- Poster
- Directed by: C. V. Sridhar
- Screenplay by: C. V. Sridhar
- Based on: Jananam by Vaasanthi
- Produced by: C. M. Nanjappan; C. M. Aruchamy;
- Starring: Sivakumar; Jayashree;
- Cinematography: Ashok Kumar
- Edited by: R. Bhaskaran
- Music by: Ananda Shankar
- Production company: Durga Bhagavathi Films
- Release date: 1 May 1986;
- Country: India
- Language: Tamil

= Yaaro Ezhuthiya Kavithai =

Yaaro Ezhuthiya Kavithai (/ta/ ) is a 1986 Indian Tamil-language film written and directed by C. V. Sridhar, starring Sivakumar and Jayashree.
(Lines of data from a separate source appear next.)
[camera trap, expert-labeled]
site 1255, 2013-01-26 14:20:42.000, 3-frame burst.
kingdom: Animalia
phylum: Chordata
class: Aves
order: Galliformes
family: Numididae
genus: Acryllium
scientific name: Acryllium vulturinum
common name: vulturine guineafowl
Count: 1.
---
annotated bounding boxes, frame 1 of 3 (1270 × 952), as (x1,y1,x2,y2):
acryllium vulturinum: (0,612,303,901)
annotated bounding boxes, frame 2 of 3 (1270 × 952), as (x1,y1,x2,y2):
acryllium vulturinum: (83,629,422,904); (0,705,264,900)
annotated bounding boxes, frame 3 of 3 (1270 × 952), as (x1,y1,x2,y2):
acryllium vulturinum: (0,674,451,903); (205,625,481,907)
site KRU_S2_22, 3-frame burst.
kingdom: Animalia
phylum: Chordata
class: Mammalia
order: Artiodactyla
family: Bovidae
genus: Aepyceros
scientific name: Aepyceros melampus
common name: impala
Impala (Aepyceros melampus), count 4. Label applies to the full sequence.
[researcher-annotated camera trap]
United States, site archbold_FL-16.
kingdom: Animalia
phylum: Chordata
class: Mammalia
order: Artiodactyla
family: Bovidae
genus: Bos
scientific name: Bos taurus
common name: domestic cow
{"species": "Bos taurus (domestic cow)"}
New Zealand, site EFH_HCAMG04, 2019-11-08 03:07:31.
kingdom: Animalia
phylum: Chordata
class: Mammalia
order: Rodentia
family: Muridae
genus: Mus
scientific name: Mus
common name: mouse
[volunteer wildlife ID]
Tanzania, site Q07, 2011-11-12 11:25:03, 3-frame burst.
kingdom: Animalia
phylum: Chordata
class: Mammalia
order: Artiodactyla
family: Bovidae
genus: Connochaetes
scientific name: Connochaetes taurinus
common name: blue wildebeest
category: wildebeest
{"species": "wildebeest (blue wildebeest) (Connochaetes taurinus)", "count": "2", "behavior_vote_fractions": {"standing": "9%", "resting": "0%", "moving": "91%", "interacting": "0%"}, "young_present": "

It is based on the novel Jananam by Vaasanthi. The film was released on 1 May 1986.

== Plot ==

A young woman, Pavithra, is involved in a bus accident and rescued by a doctor, Sivaraman. Pavithra has no memory of who she is and Sivaraman takes her to his home and attempts to cure her. The two fall in love and marry. Yet when Pavithra is cured of her amnesia she wishes to return to her husband. Sivaraman is devastated yet does not blame Pavithra and she returns happily to her first husband.

== Cast ==
- Sivakumar as Dr. Sivaraman
- Jayashree as Pavithra / Lakshmi
- Rajesh as Sudhakar
- Thengai Srinivasan
- Charle as Doctor
- Sethu Vinayagam
- Kovai Sarala

== Soundtrack ==
The soundtrack was composed by Ananda Shankar.

Track listing
| No. | Title | Lyrics | Singer(s) | Length |
|---|---|---|---|---|
| 1. | "Paruvam Kanindhu" | Vairamuthu | K. J. Yesudas, Vani Jairam |  |
| 2. | "Aaha Aayiram" | Mu. Metha | K. J. Yesudas, Vani Jairam |  |
| 3. | "Idhayam Muzhuthum" | Mu. Metha | Vani Jairam |  |
| 4. | "Yaar Pogum" | Mu. Metha | K. J. Yesudas |  |
| 5. | "Naan Paadum" | Vairamuthu | Vani Jairam |  |

== Release and reception ==
Yaaro Ezhuthiya Kavithai released on 1 May 1986 alongside Sridhar's Naanum Oru Thozhilali and it became a rare incident when two films of the same director were released simultaneously. Jayamanmadhan of Kalki felt there were too many shots which were unnecessarily added to increase the runtime but praised the music and humour. Balumani of Anna praised the acting, music, humour and direction.